My husband's friend forwarded him this news segment today. It's about how creeps can track down your child's location via embedded info in photos taken with smartphones, pics that get emailed or uploaded to the Web.
The report seems somewhat sensationalized. A few months ago, I interviewed the national safety director of The National Center for Missing and Exploited Children, Nancy McBride, for an article I was working on about toddlers and stranger danger. At the end of the conversation I mentioned I had a blog, and expressed concerns I've had about exposing the kids. Yes, I thought that over long and hard when I started writing here, and discussed it many times with Dave. But in the end we decided to go public for the greater good, inspiring other families.
McBride informed me that the vast majority of kidnapping cases involve family members. Additionally, I've read that most cases of molestation also involve family members, or people living in your 'hood—as in, people who already know your child. Not sickos who swoop in from out of nowhere.

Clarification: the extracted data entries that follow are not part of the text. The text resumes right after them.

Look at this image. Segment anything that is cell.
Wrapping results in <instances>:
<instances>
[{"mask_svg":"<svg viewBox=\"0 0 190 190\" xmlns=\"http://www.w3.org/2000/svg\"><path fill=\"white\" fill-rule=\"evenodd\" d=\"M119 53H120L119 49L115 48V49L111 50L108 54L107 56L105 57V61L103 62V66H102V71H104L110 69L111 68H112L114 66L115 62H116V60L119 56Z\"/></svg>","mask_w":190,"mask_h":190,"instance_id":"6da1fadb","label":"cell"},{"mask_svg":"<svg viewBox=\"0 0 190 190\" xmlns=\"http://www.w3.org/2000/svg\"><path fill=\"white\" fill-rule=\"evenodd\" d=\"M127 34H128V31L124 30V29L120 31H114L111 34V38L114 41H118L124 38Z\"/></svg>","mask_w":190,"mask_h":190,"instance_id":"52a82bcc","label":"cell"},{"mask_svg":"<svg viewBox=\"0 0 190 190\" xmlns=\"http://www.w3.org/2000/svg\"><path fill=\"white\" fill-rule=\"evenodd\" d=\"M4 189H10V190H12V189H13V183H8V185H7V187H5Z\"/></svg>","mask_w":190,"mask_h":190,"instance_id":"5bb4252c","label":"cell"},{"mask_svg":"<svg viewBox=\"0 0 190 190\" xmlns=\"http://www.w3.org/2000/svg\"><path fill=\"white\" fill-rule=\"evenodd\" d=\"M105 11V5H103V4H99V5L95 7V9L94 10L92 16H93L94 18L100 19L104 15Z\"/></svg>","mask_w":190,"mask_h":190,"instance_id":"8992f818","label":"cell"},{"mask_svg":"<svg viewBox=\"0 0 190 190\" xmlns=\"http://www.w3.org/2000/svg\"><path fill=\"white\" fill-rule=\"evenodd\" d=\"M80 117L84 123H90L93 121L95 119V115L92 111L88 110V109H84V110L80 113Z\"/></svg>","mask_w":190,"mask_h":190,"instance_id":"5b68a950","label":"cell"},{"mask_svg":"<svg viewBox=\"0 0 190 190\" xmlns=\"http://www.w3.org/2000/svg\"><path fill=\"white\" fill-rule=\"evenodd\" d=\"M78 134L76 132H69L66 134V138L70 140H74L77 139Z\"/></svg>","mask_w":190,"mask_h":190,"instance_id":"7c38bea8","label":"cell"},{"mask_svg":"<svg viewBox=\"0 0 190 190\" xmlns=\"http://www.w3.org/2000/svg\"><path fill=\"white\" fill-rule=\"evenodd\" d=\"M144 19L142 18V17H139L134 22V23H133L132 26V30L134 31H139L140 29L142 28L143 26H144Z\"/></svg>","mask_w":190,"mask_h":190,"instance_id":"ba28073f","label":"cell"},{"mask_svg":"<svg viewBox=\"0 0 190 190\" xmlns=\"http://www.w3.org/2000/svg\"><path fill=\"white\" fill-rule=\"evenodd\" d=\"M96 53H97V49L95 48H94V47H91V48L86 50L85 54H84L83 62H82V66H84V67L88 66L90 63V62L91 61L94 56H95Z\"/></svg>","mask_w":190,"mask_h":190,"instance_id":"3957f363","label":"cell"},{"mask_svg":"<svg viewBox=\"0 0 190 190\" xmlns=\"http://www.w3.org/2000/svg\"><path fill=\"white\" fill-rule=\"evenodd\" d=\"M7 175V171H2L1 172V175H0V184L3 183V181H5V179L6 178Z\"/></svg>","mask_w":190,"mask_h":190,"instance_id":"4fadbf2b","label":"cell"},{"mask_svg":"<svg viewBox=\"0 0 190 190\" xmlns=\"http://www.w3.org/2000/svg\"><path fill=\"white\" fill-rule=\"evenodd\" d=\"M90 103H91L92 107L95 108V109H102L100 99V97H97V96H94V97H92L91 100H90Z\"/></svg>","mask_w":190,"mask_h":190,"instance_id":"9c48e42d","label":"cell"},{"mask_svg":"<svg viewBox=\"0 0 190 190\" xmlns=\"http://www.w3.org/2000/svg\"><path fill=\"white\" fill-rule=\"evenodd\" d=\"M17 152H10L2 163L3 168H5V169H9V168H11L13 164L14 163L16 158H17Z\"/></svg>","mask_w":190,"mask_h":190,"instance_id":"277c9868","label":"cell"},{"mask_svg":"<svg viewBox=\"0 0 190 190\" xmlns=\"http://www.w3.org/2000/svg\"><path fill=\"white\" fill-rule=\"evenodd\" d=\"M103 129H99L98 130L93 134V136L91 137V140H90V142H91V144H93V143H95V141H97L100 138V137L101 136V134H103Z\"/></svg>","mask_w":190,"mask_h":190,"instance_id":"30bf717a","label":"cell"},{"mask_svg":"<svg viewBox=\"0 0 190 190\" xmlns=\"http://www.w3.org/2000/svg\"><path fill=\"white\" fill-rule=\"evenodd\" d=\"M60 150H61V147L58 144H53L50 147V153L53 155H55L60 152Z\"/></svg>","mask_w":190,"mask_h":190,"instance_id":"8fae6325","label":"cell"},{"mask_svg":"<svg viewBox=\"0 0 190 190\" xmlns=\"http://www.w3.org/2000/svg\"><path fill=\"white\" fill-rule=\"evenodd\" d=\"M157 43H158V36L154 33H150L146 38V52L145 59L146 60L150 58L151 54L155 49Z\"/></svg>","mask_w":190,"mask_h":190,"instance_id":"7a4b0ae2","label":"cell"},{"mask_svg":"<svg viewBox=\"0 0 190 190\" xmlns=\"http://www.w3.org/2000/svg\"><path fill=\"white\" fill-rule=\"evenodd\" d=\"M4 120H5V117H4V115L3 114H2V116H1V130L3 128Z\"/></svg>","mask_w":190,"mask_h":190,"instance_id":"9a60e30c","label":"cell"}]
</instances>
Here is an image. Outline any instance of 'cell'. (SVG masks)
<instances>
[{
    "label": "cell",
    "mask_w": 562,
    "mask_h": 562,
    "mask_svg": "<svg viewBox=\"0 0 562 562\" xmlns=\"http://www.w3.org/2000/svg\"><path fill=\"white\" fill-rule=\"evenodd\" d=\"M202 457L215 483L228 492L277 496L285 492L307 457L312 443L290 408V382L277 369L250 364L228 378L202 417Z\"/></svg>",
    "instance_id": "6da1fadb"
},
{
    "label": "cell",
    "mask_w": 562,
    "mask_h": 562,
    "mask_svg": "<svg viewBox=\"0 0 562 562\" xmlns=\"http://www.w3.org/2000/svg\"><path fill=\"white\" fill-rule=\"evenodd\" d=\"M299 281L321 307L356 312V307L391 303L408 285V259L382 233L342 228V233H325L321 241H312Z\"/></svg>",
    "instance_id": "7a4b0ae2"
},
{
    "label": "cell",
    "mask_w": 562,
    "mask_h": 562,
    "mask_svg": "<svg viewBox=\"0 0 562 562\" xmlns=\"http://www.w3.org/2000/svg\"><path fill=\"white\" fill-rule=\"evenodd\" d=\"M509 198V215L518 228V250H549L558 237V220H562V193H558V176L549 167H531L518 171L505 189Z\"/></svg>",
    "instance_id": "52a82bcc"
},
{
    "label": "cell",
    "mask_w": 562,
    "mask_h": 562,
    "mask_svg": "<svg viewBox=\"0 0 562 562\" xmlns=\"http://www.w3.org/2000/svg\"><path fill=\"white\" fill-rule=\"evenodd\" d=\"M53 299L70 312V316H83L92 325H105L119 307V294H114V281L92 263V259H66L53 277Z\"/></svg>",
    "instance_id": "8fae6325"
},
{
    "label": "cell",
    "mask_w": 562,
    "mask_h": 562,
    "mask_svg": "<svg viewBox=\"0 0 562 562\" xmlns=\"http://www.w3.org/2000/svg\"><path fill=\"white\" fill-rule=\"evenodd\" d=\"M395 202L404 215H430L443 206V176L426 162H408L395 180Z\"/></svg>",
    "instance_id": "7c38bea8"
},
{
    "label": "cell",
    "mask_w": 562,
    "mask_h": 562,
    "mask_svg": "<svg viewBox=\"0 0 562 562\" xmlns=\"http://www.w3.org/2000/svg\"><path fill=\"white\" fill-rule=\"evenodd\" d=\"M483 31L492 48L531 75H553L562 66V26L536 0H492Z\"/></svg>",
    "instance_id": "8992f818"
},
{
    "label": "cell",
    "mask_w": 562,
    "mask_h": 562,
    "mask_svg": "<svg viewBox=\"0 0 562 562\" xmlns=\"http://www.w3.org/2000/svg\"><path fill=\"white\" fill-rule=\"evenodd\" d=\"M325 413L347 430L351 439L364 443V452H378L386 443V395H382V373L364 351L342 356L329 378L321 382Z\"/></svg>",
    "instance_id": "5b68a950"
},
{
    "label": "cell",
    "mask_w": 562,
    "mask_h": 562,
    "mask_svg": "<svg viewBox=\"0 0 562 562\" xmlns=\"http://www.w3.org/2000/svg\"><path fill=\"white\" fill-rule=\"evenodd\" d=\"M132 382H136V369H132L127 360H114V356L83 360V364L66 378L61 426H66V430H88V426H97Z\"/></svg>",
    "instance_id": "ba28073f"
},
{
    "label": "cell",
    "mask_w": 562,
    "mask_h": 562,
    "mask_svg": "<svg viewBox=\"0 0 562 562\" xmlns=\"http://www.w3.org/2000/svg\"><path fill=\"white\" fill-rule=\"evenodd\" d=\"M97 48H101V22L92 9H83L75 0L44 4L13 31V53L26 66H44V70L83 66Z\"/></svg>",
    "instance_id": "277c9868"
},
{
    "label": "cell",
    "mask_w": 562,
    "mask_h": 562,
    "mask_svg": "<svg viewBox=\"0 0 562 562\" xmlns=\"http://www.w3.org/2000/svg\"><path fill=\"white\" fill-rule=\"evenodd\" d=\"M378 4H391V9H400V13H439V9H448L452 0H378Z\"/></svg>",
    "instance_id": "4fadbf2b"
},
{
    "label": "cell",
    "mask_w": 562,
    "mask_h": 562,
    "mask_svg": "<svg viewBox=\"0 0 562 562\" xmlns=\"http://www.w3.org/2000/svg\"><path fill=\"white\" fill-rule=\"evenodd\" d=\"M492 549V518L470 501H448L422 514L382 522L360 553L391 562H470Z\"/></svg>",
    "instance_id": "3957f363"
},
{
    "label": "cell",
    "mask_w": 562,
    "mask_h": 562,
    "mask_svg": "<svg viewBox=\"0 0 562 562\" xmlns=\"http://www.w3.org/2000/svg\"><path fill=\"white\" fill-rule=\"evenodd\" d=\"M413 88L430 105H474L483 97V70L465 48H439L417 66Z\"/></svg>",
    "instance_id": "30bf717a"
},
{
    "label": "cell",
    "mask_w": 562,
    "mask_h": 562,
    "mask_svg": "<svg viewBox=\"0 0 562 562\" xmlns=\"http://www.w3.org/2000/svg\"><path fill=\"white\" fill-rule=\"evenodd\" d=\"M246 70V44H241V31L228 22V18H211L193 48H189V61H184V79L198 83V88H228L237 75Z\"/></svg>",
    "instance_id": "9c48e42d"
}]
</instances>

I'm not trying to make light of the issue; too many kids get molested. Now that I've got creeps on the brain, I took a look at the number of registered offenders who live in our area, and the map on Family Watchdog showed 301 offenders. Not one was in our city per se, but still.
This is a new electronic world we live in. And I'm no tech expert, but it seems like a fine idea to change the geographical settings on your phone (aka geotagging) to private. I did.